She talks about the nature of a child, how a child has these rights. And I've thought about
it with my child as I've raised him, to be spontaneous, to be protected, to be, and I love this line,
perfectly imperfect. In other words, some parents expect their child to be perfect,
and that's sort of a form of trauma when they're not allowed to make mistakes or learn from their
mistakes or do things that are sort of age appropriate. And then she talks about abuse,
generational abuse, and then breaks down trauma to these different categories of physical abuse,
sexual abuse, emotional abuse, intellectual abuse, spiritual abuse.
And the main thing about these is it sounds obvious.
When you read it, she defines abuse as any time a child has a dependency need that's not met
that creates abuse.
So a quick example of spiritual abuse,
I see many with it,
is when a parent has to always be right.
The parent's always right.
They can never be wrong.
They can never be corrected.
And she sees that as a form of spiritual abuse because the parent's playing God. The parent becomes the child's higher power, and it creates such a deep insecurity on the part of the child
in terms of their reality. In fact, I find these people often resistant to work with because they
feel like to say anything negative about their parent is like blaspheming God. It's fascinating,
so I highly recommend it. The second book to read next, and this one is more about relationships,
but I love it. Definitely something that's quite a lot of value in my life in terms of breaking
some patterns is called Facing Love Addiction. And it's really about the love addict and the
love avoidant. And this is probably like probably 75% of relationships to some degree. I'm just
throwing that out ballpark. But what happens is one person in a relationship is more needy,
and one person is more resentful. And it doesn't begin that way. It begins in
this flowering of love and projection. And then eventually,
this pattern plays out where one person needs more, the other person wants to give less,
and the less the other person gives, the more the other person needs. And there's this neediness,
resentment pattern that eventually plays out and blows up in negative ways. Often,
sometimes when I know people who have been their partners, but have an affair for a long time,
and they never
saw it, they're often in the haze of love addiction where they're holding onto this fantasy.

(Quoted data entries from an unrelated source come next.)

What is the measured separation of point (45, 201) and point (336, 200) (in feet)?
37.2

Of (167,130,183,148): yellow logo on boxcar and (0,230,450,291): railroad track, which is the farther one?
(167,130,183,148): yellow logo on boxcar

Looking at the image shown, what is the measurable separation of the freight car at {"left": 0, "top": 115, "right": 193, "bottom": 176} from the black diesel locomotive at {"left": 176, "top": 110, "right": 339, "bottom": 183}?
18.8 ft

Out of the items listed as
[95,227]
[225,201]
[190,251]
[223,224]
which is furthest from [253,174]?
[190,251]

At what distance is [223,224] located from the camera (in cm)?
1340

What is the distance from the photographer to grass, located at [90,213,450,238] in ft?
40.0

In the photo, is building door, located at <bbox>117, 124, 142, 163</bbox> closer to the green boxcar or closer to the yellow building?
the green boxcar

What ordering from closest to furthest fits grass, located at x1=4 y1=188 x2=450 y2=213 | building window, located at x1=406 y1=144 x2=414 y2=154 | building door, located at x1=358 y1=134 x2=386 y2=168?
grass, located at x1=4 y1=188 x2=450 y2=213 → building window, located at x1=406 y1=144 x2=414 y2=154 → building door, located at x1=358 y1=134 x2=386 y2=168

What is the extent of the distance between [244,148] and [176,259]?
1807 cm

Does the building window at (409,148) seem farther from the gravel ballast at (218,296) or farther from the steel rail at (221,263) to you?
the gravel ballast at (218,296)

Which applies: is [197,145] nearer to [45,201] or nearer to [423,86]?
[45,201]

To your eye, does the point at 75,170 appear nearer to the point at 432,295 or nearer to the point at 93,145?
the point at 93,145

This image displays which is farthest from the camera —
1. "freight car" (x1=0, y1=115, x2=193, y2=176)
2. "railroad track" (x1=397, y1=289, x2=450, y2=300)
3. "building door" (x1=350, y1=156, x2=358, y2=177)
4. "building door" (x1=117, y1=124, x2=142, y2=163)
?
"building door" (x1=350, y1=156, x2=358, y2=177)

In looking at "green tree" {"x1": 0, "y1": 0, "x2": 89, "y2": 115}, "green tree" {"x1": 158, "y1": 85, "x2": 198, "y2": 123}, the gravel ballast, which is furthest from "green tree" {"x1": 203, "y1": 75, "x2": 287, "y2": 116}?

It's a powerful book. I love these both. Really read these multiple times and you'll have an
understanding of the matrix of how relationships work. That's Pia Melody, Facing Codependence and
Facing Love Addiction. So the next book is not for everyone, but it's for a certain percentage of people here.
I'm among its target audience.
And I didn't think I was amongst its target audience when I first heard about it.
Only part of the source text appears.